“Cost-effective” – what does that term really mean in the sort of business where customer service is a major factor? For example, what about cutting back on services in order to save costs? We’ve all had experience with businesses that have done that, and may business owners have felt tempted – if not pressured – into making service cuts in order to trim costs. How does that really play out?
First, it should be clear that the more you cut services, the greater the chances are that a significant number of your customers will have negative experiences. Cuts to floor and service desk personnel, shipping, delivery, checkout and return counter employees, to any positions directly or indirectly connected with providing your customers with the services that they want and expect – cuts such as these will leave some (and perhaps many) of your customers feeling slighted, ignored, frustrated, or just plain angry.
In some cases, such cuts might result in practical problems or financial loss for you customers, through delayed deliveries, a slowed-down return and refund process, or delays in repair or replacement.
Each one of these negative experiences comes with a price tag, in terms of unhappy customers, lost customers, or even very vocally hostile ex-customers who won’t hesitate to give you negative word-of-mouth. And the price of winning these unhappy customers and ex-customers back? Here’s a number to consider: It takes approximately 12 positive service experiences to make up for one negative experience (Ruby Newell-Legner).
If you’re cutting back on services, it’s going to be even harder – much harder – to give your unhappy customers even two or three positive experiences, let alone the twelve that it will take to win them back. It’s like trying to bail out a row boat when the hole in the bottom is twelve times the size of the bucket that you’re bailing with. The one thing you can count on is that you’re going to sink, unless you patch that hole – which in this case means restoring customer service.

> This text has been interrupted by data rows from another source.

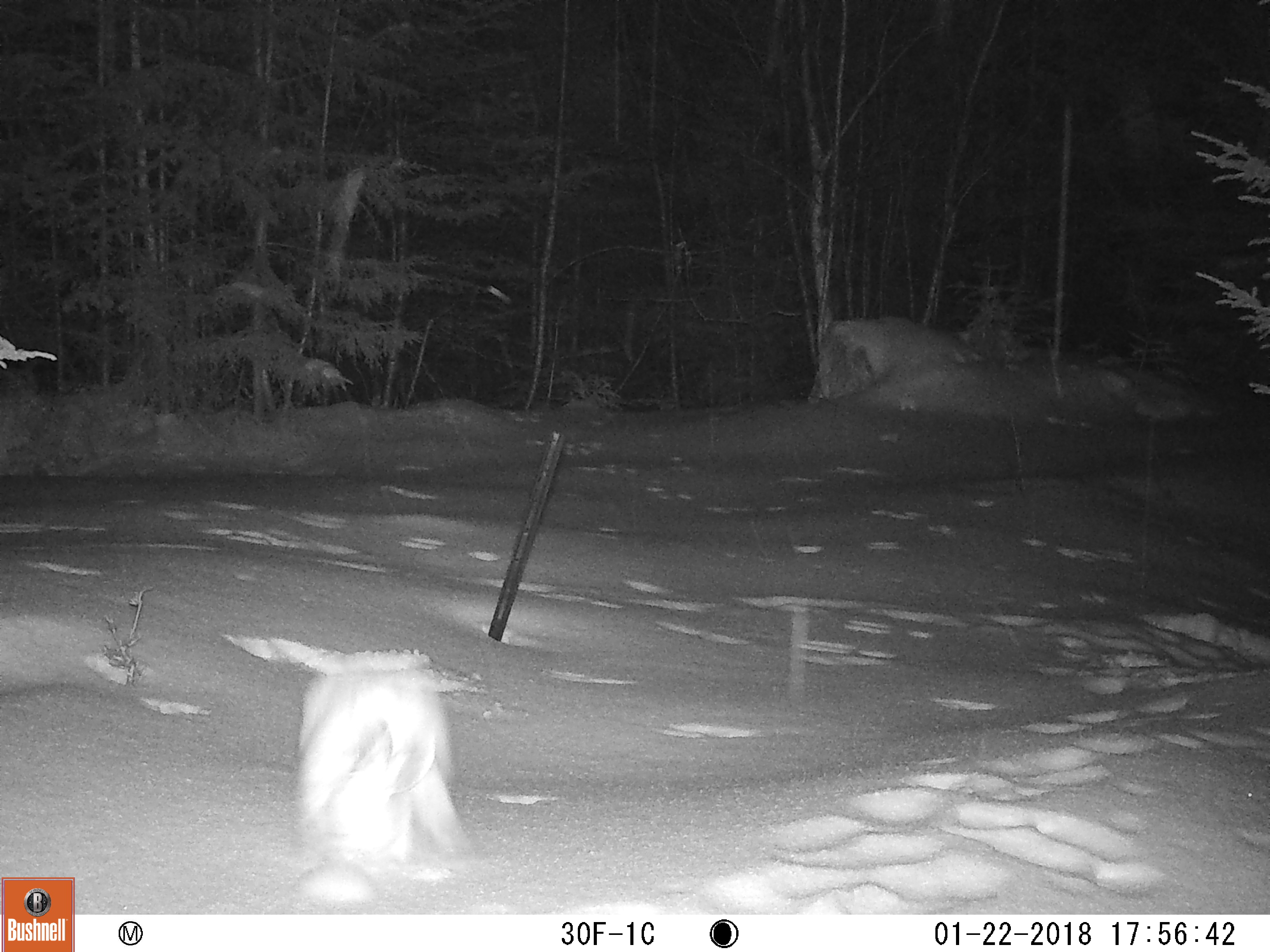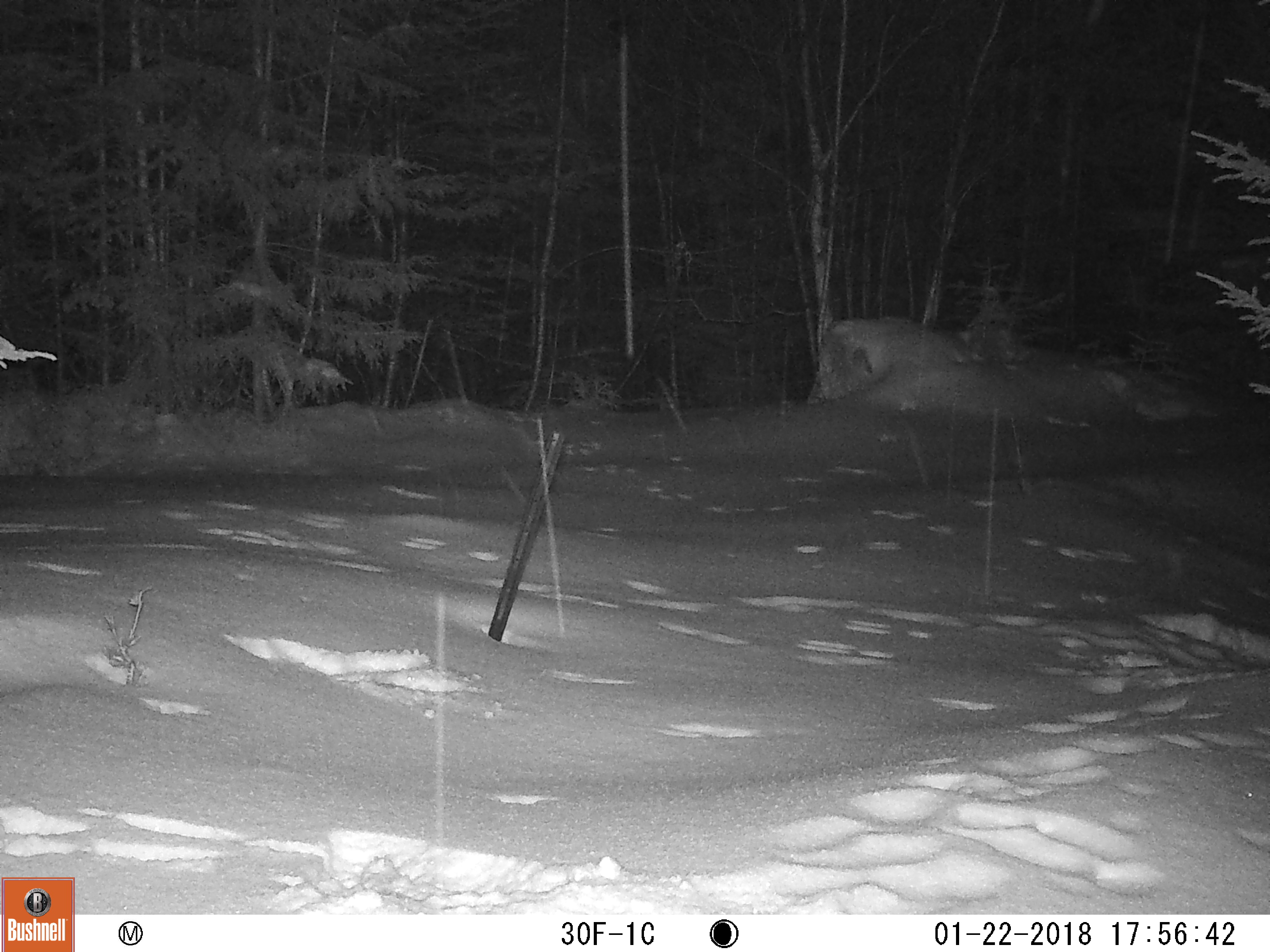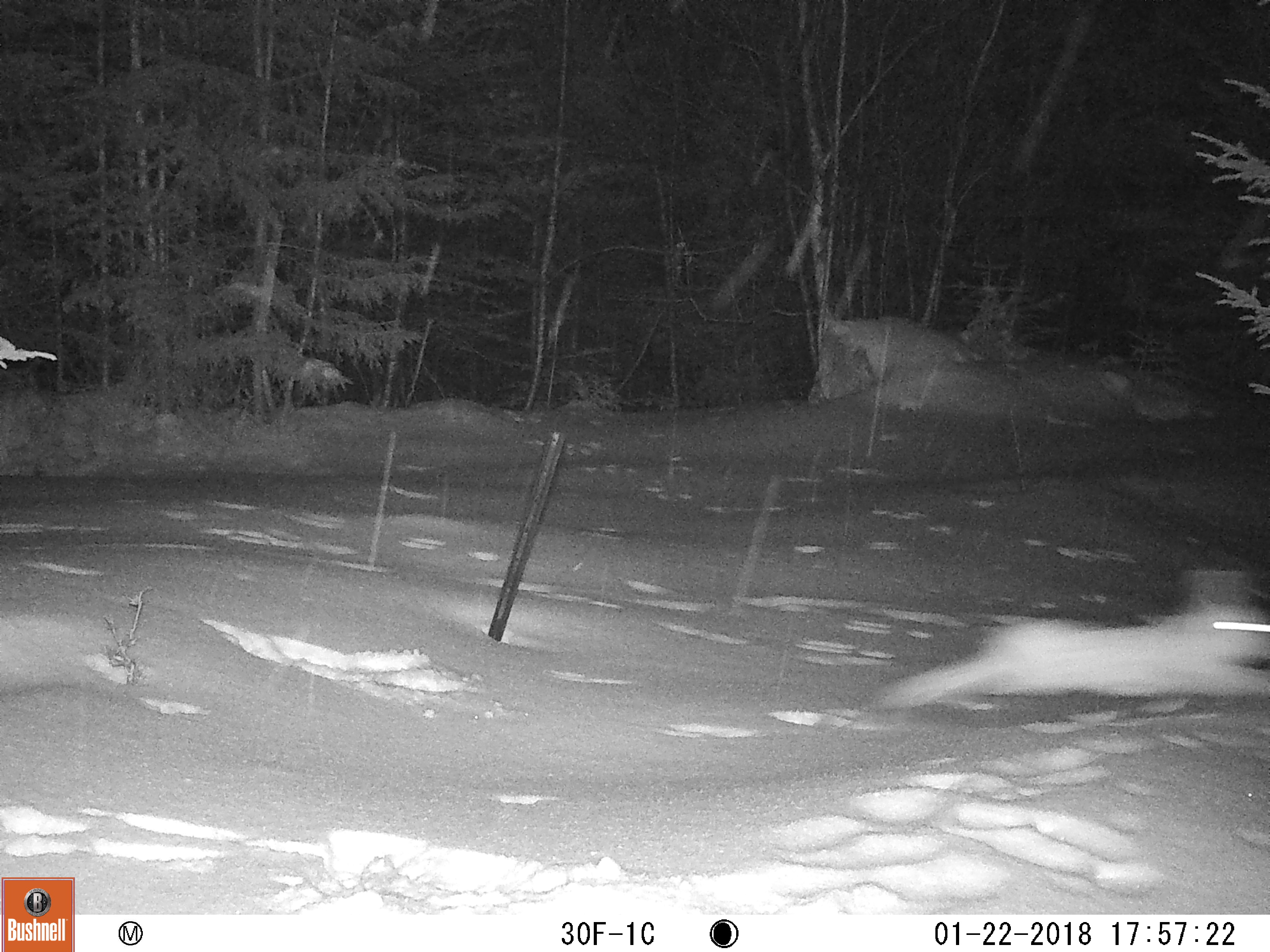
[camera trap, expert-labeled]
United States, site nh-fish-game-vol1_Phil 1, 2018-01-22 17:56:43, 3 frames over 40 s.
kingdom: Animalia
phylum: Chordata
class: Mammalia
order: Lagomorpha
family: Leporidae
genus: Lepus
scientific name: Lepus americanus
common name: snowshoe hare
Snowshoe hare (Lepus americanus).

“OK,” you say, “but what’s the actual return on having a high level of customer service? If I have first-rate service, with as many employees as I need to provide it, is it really going to pay, or am I better off going with an acceptable minimum of service – just enough so I’m not losing customers?”
Consider this statistic: According to Emmet Murphy & Mark Murphy, a 2% increase in customer retention will have the same effect as cutting costs by 10% (assuming that you could even make those cuts without losing customers in the process). In other words, the payoff for even a small increase in customer retention is equivalent to a significant reduction in costs. So you can achieve the same effect as cutting costs simply by maintaining a high level of service – and without the negative repercussions.
So when it comes to providing your customers with services, “cost-effective” means providing first-rate service with a first-rate payoff, rather than cutting back services as far as you can, and hoping you won’t have to pay the price.